Prince William prosecutor Paul B. Ebert, who released a summary of the Virginia State Police investigative report, said he planned no further action. The report states that "no witness was located who had factual information" that Supervisor G. Richard Pfitzner, a leading county Democrat, gave Brickley inside information.

The state police also said Pfitzner passed a lie detector test, while Brickley declined to submit to a test. A polygraph examination of a third partner, real estate broker Virginia Hoy, "revealed deception as to her prior knowledge relating to the location of the administrative complex site," the report states.

Hoy said she failed the polygraph because she was upset at the time. She had just learned that her mother was ill, she said, and she was also about to lose her job because of the depressed real estate market.

All three partners in the company, B.H.P. Real Estate and Investment Corp., said Thursday they feel vindicated by the police investigation, which they requested after newspaper reports of the land deals.

"I'm very happy it's finally over," said Brickley, a delegate since 1976. "I think we went the extra mile on it."

Brickley said he gave the police investigators all the information they asked for but declined to submit to a polygraph examination. "I just felt I had some human dignity left," he said.

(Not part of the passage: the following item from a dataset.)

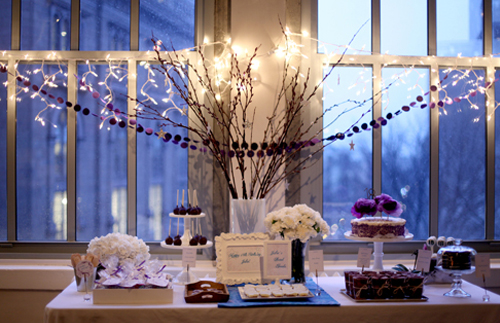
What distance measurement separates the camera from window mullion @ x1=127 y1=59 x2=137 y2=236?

The investigation followed disclosures that B.H.P. helped broker the sale of a 16-acre property, negotiated for a 50-acre parcel and asked dozens of owners if they would sell their land near a site that Pfitzner and his colleagues on the county board were privately considering for the new complex.

The board in February chose a site in that eastern Prince William neighborhood, which real estate experts said would increase land values in the area. County officials are now working on plans to move their headquarters from Manassas.

Pfitzner and Brickley both said the supervisor had not been involved in the private land brokering, which was arranged by Brickley, and that the two officials never discussed where the county complex would go.

"Obviously, they've talked to everybody in the world and haven't come up with anything but rumor and innuendo," Pfitzner said. "I'm sure the world is pretty shocked that I'm an honest lawyer and an honest politician."

Brickley said he may suffer some political damage from the episode. "I think there will be some who won't be satisfied," the legislator said. He said he may not seek reelection this year, but his decision will not be affected by the county complex controversy.

Pfitzner also said he may not run again in 1983. "This really kind of puts you off your food," he said. "Would you rejoice or would you be embittered that you were investigated in the first place?"